[Work instructions] Copy only what runs from the line containing "工作中坚持面向全体学生，以人为本，培优转差，师生和谐，共同进步。" through the end of the material below, line for line, with both ends included.

[Information given]
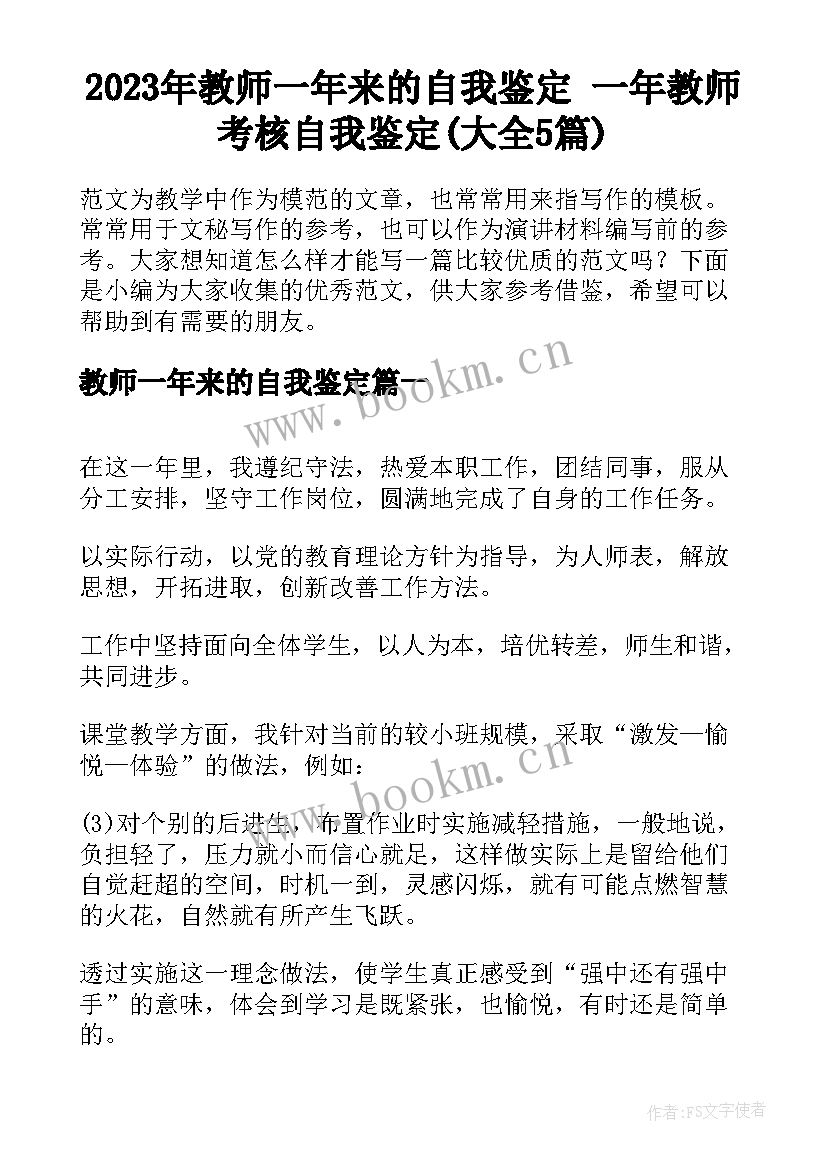 2023年教师一年来的自我鉴定 一年教师考核自我鉴定(大全5篇)

范文为教学中作为模范的文章，也常常用来指写作的模板。常常用于文秘写作的参考，也可以作为演讲材料编写前的参考。大家想知道怎么样才能写一篇比较优质的范文吗？下面是小编为大家收集的优秀范文，供大家参考借鉴，希望可以帮助到有需要的朋友。

教师一年来的自我鉴定篇一

www.bookm.cn

在这一年里，我遵纪守法，热爱本职工作，团结同事，服从分工安排，坚守工作岗位，圆满地完成了自身的工作任务。

以实际行动，以党的教育理论方针为指导，为人师表，解放思想，开拓进取，创新改善工作方法。

工作中坚持面向全体学生，以人为本，培优转差，师生和谐，共同进步。

课堂教学方面，我针对当前的较小班规模，采取“激发—愉悦—体验”的做法，例如：

www.bookm.cn

(3)对个别的后进生，布置作业时实施减轻措施，一般地说，负担轻了，压力就小而信心就足，这样做实际上是留给他们自觉赶超的空间，时机一到，灵感闪烁，就有可能点燃智慧的火花，自然就有所产生飞跃。

透过实施这一理念做法，使学生真正感受到“强中还有强中手”的意味，体会到学习是既紧张，也愉悦，有时还是简单的。

作者：FS文字使者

[Your solution]
工作中坚持面向全体学生，以人为本，培优转差，师生和谐，共同进步。

课堂教学方面，我针对当前的较小班规模，采取“激发—愉悦—体验”的做法，例如：

www.bookm.cn

(3)对个别的后进生，布置作业时实施减轻措施，一般地说，负担轻了，压力就小而信心就足，这样做实际上是留给他们自觉赶超的空间，时机一到，灵感闪烁，就有可能点燃智慧的火花，自然就有所产生飞跃。

透过实施这一理念做法，使学生真正感受到“强中还有强中手”的意味，体会到学习是既紧张，也愉悦，有时还是简单的。

作者：FS文字使者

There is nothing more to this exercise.